======== Data shown ========

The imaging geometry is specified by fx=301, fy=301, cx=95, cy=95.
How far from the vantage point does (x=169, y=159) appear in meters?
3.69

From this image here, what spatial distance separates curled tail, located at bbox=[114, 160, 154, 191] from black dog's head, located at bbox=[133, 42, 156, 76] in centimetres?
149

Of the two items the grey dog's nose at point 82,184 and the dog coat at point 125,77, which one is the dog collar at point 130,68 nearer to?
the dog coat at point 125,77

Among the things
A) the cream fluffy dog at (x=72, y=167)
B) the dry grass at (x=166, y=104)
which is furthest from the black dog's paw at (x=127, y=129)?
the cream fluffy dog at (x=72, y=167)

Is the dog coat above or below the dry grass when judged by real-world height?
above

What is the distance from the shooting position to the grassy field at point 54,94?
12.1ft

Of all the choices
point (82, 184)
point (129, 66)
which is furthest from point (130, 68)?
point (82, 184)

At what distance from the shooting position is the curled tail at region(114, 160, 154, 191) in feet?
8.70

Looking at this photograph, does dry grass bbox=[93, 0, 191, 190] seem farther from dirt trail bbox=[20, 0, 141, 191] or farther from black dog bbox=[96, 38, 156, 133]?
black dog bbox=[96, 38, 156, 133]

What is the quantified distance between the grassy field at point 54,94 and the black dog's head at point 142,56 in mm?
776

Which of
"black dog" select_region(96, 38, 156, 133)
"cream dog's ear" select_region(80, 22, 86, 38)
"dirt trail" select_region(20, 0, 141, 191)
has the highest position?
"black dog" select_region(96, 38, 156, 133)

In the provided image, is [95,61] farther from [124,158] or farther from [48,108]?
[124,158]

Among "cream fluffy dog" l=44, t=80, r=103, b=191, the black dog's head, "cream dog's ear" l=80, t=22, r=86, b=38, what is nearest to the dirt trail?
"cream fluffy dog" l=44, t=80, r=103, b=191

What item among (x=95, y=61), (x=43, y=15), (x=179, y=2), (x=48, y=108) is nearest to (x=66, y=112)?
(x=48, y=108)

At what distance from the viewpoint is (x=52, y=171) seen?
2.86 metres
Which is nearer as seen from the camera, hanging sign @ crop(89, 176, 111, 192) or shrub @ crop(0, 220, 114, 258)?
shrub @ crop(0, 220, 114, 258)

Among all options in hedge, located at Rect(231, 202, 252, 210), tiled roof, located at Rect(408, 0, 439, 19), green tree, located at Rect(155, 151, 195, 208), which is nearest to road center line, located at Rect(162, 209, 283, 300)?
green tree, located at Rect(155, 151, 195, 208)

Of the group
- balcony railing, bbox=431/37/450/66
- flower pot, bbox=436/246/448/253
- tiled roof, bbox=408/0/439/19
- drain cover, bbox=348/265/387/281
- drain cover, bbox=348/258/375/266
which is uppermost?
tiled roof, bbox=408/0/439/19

========
======== Data shown ========

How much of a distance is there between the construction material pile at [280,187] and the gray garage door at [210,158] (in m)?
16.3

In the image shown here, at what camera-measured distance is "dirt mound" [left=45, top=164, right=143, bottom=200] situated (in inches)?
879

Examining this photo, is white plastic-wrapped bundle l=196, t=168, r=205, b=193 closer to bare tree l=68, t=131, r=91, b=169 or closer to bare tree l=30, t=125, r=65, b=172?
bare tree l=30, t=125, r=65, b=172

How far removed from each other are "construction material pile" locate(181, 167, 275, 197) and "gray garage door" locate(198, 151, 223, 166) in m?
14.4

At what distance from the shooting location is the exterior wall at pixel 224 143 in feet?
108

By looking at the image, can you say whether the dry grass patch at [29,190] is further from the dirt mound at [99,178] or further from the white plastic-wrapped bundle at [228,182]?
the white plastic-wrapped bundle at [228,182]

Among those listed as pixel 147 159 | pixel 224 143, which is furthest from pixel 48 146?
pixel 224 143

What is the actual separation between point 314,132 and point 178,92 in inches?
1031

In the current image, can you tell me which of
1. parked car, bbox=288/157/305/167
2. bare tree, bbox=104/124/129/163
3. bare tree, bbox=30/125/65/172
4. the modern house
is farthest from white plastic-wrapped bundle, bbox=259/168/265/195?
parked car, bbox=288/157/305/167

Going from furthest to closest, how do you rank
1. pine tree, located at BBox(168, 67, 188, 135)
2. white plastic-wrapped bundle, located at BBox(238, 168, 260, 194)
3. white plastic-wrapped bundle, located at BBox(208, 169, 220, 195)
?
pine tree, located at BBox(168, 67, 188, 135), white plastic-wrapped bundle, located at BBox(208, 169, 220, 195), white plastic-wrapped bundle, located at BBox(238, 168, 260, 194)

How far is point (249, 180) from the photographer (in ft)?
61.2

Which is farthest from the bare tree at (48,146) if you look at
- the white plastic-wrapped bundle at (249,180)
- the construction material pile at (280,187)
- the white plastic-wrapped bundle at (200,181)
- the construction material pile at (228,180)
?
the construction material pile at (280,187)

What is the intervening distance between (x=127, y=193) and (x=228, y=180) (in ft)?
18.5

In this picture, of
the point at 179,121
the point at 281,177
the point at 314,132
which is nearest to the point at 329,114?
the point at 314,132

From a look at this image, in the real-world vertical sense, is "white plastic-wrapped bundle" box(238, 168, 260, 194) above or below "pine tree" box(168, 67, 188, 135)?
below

========

▶ [Instruction]: How many lines in the rows above contain the string "mound"? Case counts. Reply with the number only.

▶ [Result of the task]: 2